# Voci fornite
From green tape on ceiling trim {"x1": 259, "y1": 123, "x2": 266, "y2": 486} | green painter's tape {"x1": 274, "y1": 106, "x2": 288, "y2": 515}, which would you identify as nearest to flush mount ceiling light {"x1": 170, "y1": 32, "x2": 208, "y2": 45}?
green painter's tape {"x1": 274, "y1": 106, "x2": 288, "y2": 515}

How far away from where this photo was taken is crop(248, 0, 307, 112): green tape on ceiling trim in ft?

--

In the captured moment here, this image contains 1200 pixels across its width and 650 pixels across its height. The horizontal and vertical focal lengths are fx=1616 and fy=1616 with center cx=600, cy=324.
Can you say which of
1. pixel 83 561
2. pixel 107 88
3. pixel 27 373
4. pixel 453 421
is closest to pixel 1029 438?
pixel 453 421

# Consegna
Ricopia parola per parola le righe a partire da quella con "From green tape" e proseguendo fino a quella con "How far away", entrambe incluse.

# Risultato
From green tape on ceiling trim {"x1": 259, "y1": 123, "x2": 266, "y2": 486} | green painter's tape {"x1": 274, "y1": 106, "x2": 288, "y2": 515}, which would you identify as nearest to flush mount ceiling light {"x1": 170, "y1": 32, "x2": 208, "y2": 45}?
green painter's tape {"x1": 274, "y1": 106, "x2": 288, "y2": 515}

How far away from where this photo was taken is crop(248, 0, 307, 112): green tape on ceiling trim in ft?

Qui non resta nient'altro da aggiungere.